[Top][All Lists]
[Date Prev][Date Next][Thread Prev][Thread Next][Date Index][Thread Index]
Re: [Gluster-devel] no such file of directory errors running find -exec
From: |
Harris Landgarten |
Subject: |
Re: [Gluster-devel] no such file of directory errors running find -exec on large trees |
Date: |
Wed, 6 Jun 2007 07:25:32 -0400 (EDT) |
Avati,
Patch 176 fixed the spurious disconnect problem and I was able to run the find
-exec test to completion as well as a reindex on a large zimbra mailbox. I
consider this bug closed. Good job.
I am still having a problem that shows up when doing a full backup from Zimbra.
This causes many files, some large, to be copied from one folder tree on the
cluster to another on the same cluster. I am getting disconnects after failures
on large blocks. This ultimately caused the glusterfs client to stall in a
state where it had to be killed.

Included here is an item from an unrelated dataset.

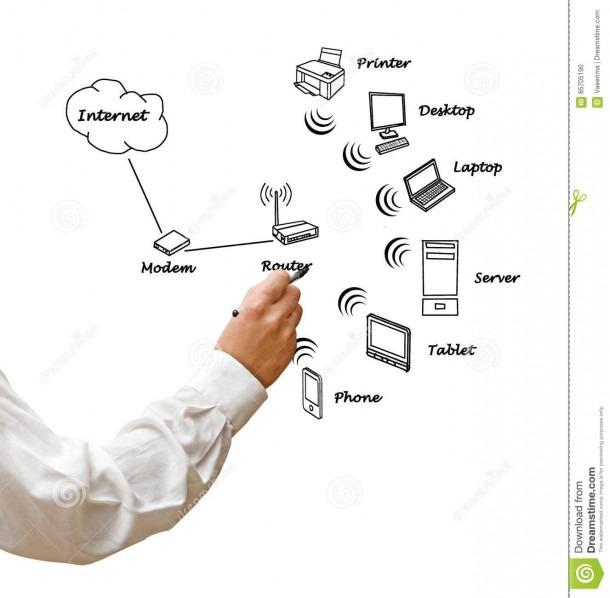 Home Network Diagram Stock Illustration  Illustration Of Computer
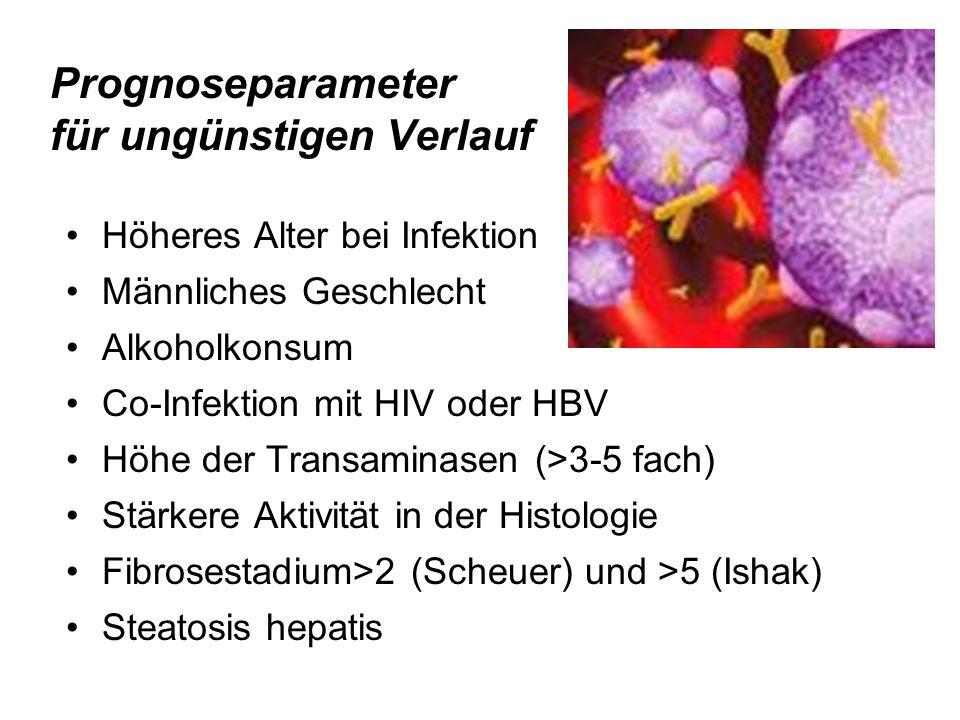 Prognoseparameter für ungünstigen Verlauf Höheres Alter bei Infektion Männliches Geschlecht Alkoholkonsum Co-Infektion mit HIV oder HBV Höhe der Trans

Any thoughts?
Harris
----- Original Message -----
From: "Anand Avati" <address@hidden>
To: "Harris Landgarten" <address@hidden>
Cc: "gluster-devel" <address@hidden>
Sent: Monday, June 4, 2007 8:44:54 AM (GMT-0500) America/New_York
Subject: Re: [Gluster-devel] no such file of directory errors running find
-exec on large trees
Harris,
a bug fix in the timer code has been committed which used to cause
spurious transport timeout events causing false bailing. please try
with the latest tla checkout from glusterfs--mainline--2.4.
thanks,
avati
2007/5/26, Harris Landgarten <address@hidden>:
> I have been running some tests on a gluster tree with over 100,000 files
> using find. When I run find /mnt/gluster -type f it completes without error.
> When I combine the find with -exec that causes the files to be read (ie find
> /mnt/gluster -type f -exec head -n1 {} \; ) The process fails to complete
> 100% of the time with "No such file or directory" errors. The errors do not
> occur until after at least 30,000 files have been processed. After the
> process fails the clients and servers still appear to be running properly.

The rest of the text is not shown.